Plenary Speakers

Abstract: Aedes aegypti is the primary vector of the most important arboviruses causing human diseases: dengue, chikungunya, Zika and urban yellow fever. The species originated in the islands of the Southwest Indian Ocean, before colonizing Africa <85,000 years ago and spreading to the global tropics and subtropics in the last half century. Its expansion to temperate latitudes continues today aided by human-mediated transport of adults, larvae, or eggs and climate change. Range expansion, combined with Ae. aegypti adaptability to thrive in human environments, dramatically increases the percentage of global population at risk for diseases it transmits. I will talk about the current distribution of Ae. aegypti, recent invasions, discuss the use of population genomics to investigate the evolutionary history of the species and how human activity has shaped the distribution of these species throughout the years, and how this information can contribute to vector control.

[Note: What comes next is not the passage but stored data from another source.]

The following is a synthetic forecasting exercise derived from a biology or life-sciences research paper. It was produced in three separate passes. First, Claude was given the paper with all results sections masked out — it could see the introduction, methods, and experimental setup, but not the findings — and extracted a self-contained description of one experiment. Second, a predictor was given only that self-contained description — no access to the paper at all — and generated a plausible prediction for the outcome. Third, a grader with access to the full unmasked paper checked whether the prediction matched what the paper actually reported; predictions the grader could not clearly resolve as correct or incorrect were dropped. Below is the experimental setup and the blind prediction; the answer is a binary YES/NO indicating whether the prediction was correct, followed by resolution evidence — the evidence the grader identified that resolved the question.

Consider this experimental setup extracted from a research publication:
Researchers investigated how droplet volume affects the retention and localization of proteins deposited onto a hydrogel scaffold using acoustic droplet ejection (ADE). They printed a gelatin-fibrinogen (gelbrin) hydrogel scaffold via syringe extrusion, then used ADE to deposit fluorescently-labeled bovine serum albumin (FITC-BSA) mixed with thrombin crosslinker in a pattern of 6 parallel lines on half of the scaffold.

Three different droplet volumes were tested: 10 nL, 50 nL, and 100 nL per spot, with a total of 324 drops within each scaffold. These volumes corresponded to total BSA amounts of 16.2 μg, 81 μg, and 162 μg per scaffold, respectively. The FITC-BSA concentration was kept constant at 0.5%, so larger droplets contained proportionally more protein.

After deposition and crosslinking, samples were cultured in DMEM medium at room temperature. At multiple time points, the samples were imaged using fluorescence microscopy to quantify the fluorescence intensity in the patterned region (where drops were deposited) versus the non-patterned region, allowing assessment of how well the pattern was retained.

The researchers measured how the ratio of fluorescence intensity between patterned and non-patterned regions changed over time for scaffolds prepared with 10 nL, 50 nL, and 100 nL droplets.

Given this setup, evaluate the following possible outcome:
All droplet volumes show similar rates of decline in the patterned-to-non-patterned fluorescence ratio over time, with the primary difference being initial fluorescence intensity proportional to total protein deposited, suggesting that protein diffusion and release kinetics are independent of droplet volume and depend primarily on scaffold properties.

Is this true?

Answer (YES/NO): NO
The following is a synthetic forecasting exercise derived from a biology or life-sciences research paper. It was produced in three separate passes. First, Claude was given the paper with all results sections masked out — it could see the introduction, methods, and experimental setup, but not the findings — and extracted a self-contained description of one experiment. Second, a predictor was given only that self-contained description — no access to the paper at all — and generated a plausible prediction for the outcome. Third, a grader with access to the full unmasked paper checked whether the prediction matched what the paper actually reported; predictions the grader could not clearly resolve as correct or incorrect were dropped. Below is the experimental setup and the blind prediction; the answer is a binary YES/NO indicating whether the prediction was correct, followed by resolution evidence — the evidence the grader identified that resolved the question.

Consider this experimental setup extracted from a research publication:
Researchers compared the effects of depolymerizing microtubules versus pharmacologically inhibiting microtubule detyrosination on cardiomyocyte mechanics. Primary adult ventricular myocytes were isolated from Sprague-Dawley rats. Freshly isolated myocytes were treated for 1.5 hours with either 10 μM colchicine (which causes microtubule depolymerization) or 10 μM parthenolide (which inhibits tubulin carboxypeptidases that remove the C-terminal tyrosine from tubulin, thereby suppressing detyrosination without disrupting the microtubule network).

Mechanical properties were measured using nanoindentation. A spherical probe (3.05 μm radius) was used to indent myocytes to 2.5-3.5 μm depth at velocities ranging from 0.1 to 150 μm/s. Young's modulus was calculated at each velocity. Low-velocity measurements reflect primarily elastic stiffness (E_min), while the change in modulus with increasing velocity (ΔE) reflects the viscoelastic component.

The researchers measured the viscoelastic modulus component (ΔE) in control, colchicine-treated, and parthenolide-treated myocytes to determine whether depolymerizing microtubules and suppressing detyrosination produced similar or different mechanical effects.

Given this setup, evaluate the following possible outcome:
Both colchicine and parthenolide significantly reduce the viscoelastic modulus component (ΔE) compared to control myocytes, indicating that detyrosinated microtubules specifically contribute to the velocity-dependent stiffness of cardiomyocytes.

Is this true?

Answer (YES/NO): YES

Abstract: The world is a stressful place. Stressors act on biotic systems at the molecular and biochemical levels. In multicellular animals, like insects, these subcellular impacts manifest problems that cascade through cellular, tissue, organ, and organ systems to ultimately challenge fitness. How and why insects experience or avoid these effects is important for forecasting change in the natural world, for predicting and controlling their negative impacts on human endeavours, and for leveraging their enormous positive potential. In this talk, I will outline our integrative approach to understanding how conceptually simple challenges (e.g. it is too cold, or there is not enough protein) impact multiple levels of biological organization, and how insects have evolved to tolerate or circumvent such woes. We will start with how low temperatures disrupt ion and water balance in cold-intolerant species, driving a systemic loss of homeostasis, injury, and death. We will then touch on how some very cold tolerant species of interest, like the mountain pine beetle, or Asian tiger mosquito have evolved to physiologically avoid these pesky issues in cold winters and survive the cold. Lastly, we will explore how we can use integrative stress physiology as one way to improve insect mass rearing, with a focus on how we can make cricket rearing for food and feed more productive and sustainable.

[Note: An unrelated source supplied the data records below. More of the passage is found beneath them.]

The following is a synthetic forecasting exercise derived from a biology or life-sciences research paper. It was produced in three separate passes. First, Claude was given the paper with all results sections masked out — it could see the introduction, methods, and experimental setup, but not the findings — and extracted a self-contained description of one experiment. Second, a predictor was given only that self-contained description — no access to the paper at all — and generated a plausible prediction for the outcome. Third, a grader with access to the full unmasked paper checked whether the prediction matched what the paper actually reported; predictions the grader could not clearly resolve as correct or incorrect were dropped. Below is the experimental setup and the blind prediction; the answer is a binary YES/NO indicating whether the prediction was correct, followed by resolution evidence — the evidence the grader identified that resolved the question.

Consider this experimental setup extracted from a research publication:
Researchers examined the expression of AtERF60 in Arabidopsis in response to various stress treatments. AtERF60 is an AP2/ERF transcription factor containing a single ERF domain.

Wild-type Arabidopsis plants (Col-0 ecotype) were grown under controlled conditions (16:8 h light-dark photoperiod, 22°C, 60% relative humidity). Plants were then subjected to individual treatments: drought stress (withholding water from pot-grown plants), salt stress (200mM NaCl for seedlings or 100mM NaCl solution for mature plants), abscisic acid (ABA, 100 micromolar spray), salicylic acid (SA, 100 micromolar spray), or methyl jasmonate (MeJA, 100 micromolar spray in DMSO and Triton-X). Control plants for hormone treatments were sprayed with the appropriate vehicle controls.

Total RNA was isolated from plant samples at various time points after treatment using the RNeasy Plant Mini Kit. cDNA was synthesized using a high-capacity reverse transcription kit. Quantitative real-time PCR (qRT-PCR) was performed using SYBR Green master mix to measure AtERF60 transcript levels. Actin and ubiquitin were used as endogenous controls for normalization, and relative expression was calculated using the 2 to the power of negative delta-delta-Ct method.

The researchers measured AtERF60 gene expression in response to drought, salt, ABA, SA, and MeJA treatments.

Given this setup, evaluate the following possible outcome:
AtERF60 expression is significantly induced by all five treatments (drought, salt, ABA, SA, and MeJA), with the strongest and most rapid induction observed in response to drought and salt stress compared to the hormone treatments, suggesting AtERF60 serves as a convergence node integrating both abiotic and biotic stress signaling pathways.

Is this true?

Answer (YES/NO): NO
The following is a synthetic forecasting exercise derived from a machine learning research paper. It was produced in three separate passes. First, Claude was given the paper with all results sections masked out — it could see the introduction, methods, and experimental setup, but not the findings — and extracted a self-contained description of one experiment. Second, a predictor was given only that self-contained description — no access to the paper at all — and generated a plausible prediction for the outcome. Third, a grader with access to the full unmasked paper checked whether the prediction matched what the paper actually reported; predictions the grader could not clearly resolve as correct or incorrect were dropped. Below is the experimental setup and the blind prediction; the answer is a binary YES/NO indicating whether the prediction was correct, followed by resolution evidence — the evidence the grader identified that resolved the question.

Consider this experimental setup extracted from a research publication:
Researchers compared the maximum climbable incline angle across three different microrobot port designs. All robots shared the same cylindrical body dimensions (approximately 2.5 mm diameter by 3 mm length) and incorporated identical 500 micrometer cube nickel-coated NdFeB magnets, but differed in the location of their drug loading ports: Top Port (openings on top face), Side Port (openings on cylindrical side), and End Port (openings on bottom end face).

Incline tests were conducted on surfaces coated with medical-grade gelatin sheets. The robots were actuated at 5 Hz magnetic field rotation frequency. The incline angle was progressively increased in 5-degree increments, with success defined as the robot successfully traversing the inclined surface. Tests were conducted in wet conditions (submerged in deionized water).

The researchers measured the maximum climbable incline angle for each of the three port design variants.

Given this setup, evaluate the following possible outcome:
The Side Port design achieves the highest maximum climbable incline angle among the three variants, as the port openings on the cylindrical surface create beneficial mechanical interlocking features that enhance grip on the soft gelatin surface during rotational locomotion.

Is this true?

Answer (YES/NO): NO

Abstract: Having hitchhiked with human travellers for millenia, invasive mosquito species were transported intercontinentally on sailing vessels during the 15-19^th centuries and on container ships beginning with the 20^th century. Outbreaks of mosquito-borne diseases, including yellow fever, malaria (human and avian), filariasis, dengue, chikungunya, West Nile fever, and Zika have been attributed to and amplified by invasive vector species. Drought-resistant eggs and domesticity both favor invasiveness in mosquitoes, and pre-adaptations in their native ranges, such as preferences for disturbed, ecotonal habitats, may have facilitated the invasive successes of Aedes aegypti (L.) and Aedes albopictus Skuse. Independent invasions by Ae. albopictus in 1985 led to competitive exclusions of Ae. aegypti in southeastern USA but not in Brazil. Experiments identified asymmetric reproductive interference (=satyrization) as causing the rapid displacements of Ae. aegypti in the USA but not in Brazil, where male Ae. albopictus are ineffective satyrs. In 2012 the Indian vector Anopheles stephensi Liston was recognized as the major transmitter during a malaria outbreak in arid Djibouti. Now widespread in Africa, invasive An. stephensi occupies a more urbanized niche than native vector species and, hence, represents a new obstacle to malaria control on that continent. In southern Florida, the Burmese python has decreased mammalian diversity in areas of the Everglades where this invasive reptile is common. Everglades virus, which circulates through murid rodent hosts, is now 10X more prevalent in Culex cedecei Stone and Hair in areas where this snake is common because mosquito vectors have few alternative mammals to feed upon.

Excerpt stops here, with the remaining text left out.